In the description of the present application, it is to be understood that the terms "upper", "lower", "front", "rear", "left", "right", "vertical", "horizontal", "top", "bottom", "inner", "outer", and the like indicate orientations or positional relationships based on those shown in the drawings, and are only for convenience in describing the present application and simplifying the description, but do not indicate or imply that the referred device or element must have a specific orientation, be constructed in a specific orientation, and be operated, and thus, should not be construed as limiting the present application.
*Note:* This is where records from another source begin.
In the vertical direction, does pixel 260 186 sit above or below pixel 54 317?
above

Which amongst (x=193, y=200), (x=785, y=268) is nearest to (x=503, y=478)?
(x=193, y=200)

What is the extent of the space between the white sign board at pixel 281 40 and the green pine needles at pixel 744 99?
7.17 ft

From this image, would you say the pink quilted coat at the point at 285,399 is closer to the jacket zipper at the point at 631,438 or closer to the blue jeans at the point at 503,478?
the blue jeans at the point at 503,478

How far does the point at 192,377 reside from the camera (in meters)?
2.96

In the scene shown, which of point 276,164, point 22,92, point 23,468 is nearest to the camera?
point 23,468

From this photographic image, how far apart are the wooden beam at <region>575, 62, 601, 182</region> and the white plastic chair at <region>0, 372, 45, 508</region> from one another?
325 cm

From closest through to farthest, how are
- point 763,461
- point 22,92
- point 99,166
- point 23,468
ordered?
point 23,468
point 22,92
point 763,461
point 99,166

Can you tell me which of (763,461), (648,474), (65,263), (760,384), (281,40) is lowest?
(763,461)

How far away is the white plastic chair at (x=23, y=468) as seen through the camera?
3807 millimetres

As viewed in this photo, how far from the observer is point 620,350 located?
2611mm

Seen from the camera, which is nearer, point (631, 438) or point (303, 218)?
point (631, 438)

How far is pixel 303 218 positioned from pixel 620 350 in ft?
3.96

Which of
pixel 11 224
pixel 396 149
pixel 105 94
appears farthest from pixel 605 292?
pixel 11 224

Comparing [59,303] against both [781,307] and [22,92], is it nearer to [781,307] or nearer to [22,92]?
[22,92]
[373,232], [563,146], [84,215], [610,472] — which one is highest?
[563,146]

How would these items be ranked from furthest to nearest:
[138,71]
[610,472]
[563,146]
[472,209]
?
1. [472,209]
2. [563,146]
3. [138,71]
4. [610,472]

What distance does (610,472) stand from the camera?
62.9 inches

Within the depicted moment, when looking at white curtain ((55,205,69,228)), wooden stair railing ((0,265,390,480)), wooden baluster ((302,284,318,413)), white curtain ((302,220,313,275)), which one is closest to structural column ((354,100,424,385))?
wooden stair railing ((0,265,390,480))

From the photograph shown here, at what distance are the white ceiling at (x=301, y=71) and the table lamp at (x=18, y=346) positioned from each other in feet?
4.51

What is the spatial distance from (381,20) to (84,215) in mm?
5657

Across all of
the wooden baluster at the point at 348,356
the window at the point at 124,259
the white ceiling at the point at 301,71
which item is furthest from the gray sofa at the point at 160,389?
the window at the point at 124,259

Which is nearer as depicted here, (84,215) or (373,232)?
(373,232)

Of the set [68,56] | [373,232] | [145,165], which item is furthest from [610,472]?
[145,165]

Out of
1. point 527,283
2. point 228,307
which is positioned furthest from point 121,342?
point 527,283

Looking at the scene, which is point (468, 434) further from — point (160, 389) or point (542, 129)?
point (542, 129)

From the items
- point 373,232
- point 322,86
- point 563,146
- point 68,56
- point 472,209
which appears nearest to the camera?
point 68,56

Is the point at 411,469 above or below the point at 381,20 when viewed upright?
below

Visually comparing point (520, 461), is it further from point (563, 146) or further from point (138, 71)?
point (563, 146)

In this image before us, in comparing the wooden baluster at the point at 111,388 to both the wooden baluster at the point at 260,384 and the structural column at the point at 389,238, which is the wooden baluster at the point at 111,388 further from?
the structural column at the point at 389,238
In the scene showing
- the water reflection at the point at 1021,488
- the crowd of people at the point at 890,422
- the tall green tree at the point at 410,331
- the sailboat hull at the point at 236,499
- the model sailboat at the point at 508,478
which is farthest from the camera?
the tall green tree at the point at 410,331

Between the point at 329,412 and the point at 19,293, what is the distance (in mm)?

The foregoing description of specific embodiments of the present invention has been presented. It is to be understood that the present invention is not limited to the specific embodiments described above, and that various changes or modifications may be made by one skilled in the art within the scope of the appended claims without departing from the spirit of the invention. The embodiments and features of the embodiments of the present application may be combined with each other arbitrarily without conflict.